The recent case of Mugo wa Wairimu, a man who raped his patients under anesthesia, captured the public psyche just by its despicability. The man, it would later emerge, is not registered at the Kenya Medical practitioners and dentists board, which then officially unmasks him as a quack.

“We do have cases of malpractice and negligence. So far none is of the nature of rape. Doctors are there to treat and help people who come through their hands. Our job is to ensure that everyone licensed to practice has achieved proven standards of ethics,” Daniel Yumbya, the CEO of the medical board, says.

This notwithstanding, Wandia is convinced that men who look down upon women through the lenses of tradition can easily abuse women regardless of the pedigree they have achieved in their respective professional lines of work.

Upon promulgation of the Constitution, laws on sexual violence were tightened. According to Anne Mburu of Musyimi advocates, says that there are many forms of sexual offences but circumstances make it difficult for successful prosecution. For instance, rape within marriage goes largely unmitigated.

Anne says: “Rape that happens in a marital bed is particularly stubborn to establish. For the perpetrator to be found guilty proof that the sex was not consensual has to be established. Both parties were in the right place at the right time; ‘doing’ what is expected between couples. Plus, by the time a wife is taking her husband to court for rape, is their marriage headed for divorce or is it a normal healthy relationship?”

Toy wives

From her point of view, whether rape happens in marriage or not is not the right question to ask.

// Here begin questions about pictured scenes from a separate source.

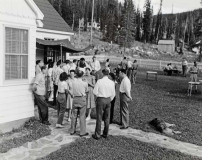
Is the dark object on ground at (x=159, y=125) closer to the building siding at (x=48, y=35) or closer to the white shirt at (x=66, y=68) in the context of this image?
the white shirt at (x=66, y=68)

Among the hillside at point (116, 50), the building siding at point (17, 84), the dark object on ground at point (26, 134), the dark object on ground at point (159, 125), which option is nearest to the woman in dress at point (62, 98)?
the dark object on ground at point (26, 134)

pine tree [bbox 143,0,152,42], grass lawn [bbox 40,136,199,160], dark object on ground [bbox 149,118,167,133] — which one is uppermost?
pine tree [bbox 143,0,152,42]

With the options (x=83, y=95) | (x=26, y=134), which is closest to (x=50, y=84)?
(x=26, y=134)

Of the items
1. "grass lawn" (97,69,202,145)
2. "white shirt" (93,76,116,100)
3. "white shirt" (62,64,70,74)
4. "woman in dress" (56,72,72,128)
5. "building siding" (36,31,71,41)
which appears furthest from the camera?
"building siding" (36,31,71,41)

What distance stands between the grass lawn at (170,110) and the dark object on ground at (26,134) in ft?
9.75

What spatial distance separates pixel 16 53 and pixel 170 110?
7.19 m

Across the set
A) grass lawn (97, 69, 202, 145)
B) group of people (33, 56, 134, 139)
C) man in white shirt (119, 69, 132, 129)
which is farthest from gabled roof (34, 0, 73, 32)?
man in white shirt (119, 69, 132, 129)

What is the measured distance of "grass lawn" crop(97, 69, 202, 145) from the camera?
31.2ft

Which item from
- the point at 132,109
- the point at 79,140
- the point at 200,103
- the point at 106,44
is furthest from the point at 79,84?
the point at 106,44

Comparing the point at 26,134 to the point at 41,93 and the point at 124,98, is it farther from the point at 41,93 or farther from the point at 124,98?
the point at 124,98

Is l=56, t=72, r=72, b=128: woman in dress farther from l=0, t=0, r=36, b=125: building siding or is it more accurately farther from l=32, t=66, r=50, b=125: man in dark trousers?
l=0, t=0, r=36, b=125: building siding

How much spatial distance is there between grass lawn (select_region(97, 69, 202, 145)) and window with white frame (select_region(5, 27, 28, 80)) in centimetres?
399

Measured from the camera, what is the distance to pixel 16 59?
343 inches

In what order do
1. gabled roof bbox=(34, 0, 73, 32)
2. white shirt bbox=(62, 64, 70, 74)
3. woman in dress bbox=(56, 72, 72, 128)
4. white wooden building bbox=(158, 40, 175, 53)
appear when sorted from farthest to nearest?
white wooden building bbox=(158, 40, 175, 53) → gabled roof bbox=(34, 0, 73, 32) → white shirt bbox=(62, 64, 70, 74) → woman in dress bbox=(56, 72, 72, 128)
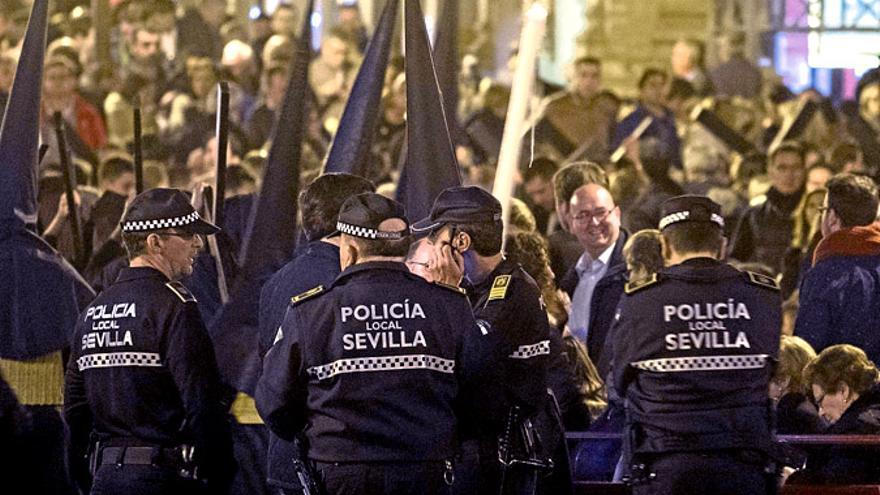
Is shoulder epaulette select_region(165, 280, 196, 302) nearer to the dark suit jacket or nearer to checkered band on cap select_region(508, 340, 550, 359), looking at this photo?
checkered band on cap select_region(508, 340, 550, 359)

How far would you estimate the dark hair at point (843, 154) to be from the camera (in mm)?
16391

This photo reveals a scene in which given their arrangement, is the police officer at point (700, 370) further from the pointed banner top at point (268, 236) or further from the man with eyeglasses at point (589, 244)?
the man with eyeglasses at point (589, 244)

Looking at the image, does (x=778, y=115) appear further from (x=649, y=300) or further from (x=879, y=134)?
(x=649, y=300)

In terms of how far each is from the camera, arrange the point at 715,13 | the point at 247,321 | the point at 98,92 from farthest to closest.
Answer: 1. the point at 715,13
2. the point at 98,92
3. the point at 247,321

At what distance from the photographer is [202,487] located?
8.13 metres

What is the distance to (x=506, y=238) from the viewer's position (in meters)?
9.66

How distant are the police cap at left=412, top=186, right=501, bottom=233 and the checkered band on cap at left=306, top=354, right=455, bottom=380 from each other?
771 mm

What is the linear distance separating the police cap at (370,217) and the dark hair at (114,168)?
615cm

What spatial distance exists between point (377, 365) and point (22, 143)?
302 cm

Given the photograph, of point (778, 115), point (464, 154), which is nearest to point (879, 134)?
point (778, 115)

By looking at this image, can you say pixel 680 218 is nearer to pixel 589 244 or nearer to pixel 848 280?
pixel 848 280

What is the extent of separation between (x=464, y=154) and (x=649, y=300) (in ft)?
22.2

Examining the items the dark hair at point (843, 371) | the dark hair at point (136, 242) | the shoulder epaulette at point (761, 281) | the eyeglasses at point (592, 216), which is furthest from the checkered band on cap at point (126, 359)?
the eyeglasses at point (592, 216)

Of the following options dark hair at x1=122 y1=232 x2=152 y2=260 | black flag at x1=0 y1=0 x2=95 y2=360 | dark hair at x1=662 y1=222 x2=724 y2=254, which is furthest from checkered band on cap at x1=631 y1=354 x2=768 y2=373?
black flag at x1=0 y1=0 x2=95 y2=360
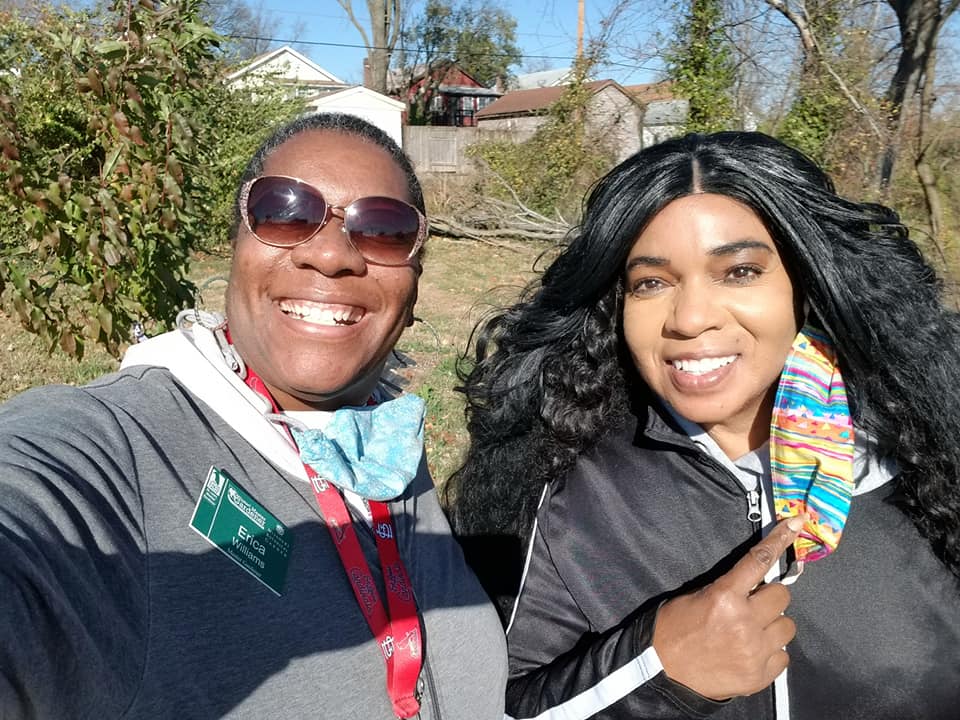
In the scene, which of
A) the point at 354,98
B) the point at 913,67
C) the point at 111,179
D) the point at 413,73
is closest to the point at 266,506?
the point at 111,179

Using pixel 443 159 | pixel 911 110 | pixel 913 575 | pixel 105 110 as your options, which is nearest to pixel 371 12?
pixel 443 159

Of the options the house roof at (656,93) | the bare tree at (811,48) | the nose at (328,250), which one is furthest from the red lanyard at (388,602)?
the house roof at (656,93)

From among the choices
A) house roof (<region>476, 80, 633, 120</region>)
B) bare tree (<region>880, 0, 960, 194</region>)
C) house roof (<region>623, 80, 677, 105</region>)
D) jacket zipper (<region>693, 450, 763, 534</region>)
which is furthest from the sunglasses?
house roof (<region>476, 80, 633, 120</region>)

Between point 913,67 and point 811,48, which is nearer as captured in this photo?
point 913,67

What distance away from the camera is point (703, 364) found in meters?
1.84

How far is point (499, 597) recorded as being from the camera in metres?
2.22

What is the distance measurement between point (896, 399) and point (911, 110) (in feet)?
23.0

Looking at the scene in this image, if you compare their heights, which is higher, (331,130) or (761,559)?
(331,130)

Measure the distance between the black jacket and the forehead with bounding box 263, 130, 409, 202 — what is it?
0.92 meters

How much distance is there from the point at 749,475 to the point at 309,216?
1.25m

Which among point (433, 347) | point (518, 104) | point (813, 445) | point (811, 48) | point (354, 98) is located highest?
point (518, 104)

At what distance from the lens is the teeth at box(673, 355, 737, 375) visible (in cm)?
183

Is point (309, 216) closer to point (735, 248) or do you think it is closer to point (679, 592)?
point (735, 248)

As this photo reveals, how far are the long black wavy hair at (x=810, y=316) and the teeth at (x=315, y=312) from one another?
27.6 inches
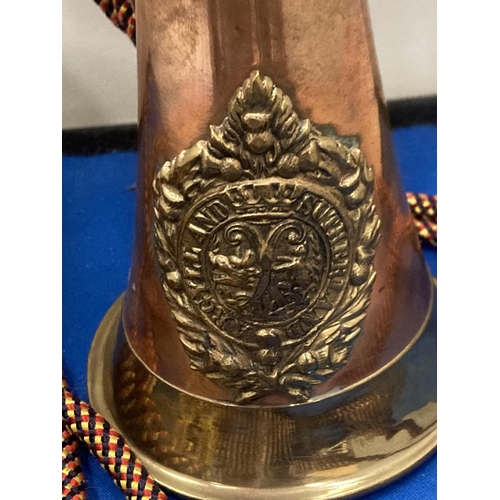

Rather, what many should ask is whether it is possible to prosecute perpetrators, who often are powerful men who view their wives as toys to sweeten their lives.

At a women rights forum held last year at Sarova Panafric in Nairobi, activist Daisy Amdany commented that many women around the country don’t yet understand what a sexual offence is. “The result is that many go through abuse and can only watch from the sidelines as their daughters experience the same,” she said. The debate rages on: what is sexual offence?

Little knowledge

It is time to stand up for your rights Claire Nasike, at 24, is already mentoring girls in her village and informing them about their rights.

“Culture has made women here second class citizens. Men occupy all the spaces of power and command everything. But when trouble strikes, it is the women who suffer the most.

And for many in the rural, as Claire has observed, “young girls (and even women) don’t know that when an uncle promises them goodies for sex it is actually abuse. They don’t know that as long as they are under age, any sexual activity between them and any man amounts to a crime.”

Thanks to Claire, Wangari and Immaculate say that they won’t hesitate to raise alarm whenever they detect abuse either against their peers or even themselves.

As for women in marriage, Ann says that there won’t be any other way of seeking recourse until they are willing to come out and for their plight to be addressed. “The government has procedures for actually determining rape. And even though a couple mat be married, if there is evidence that a husband has acted hostile to their spouse before, there may be sufficient evidence to prove a claim,” she says.

The Sexual Offences Act describes sexual violence as acts of any sexual nature that are done without consent - or perceived consent - on people classified as unable to give consent (like children).

In the ‘She Can’ report, researchers point into the irony that 85 per cent of girls and women expressed an opinion showing support for the freedoms of the girl child to live freely. The reality, they wrote, paints a different picture. The team also discovered that majority of women in Kenya lacked knowledge on the legal systems that can be explored when sexual offences and violence occur.

Claire and Ann both agree that more advocacy, which involves everyone in the country, may help with bridging the gaps.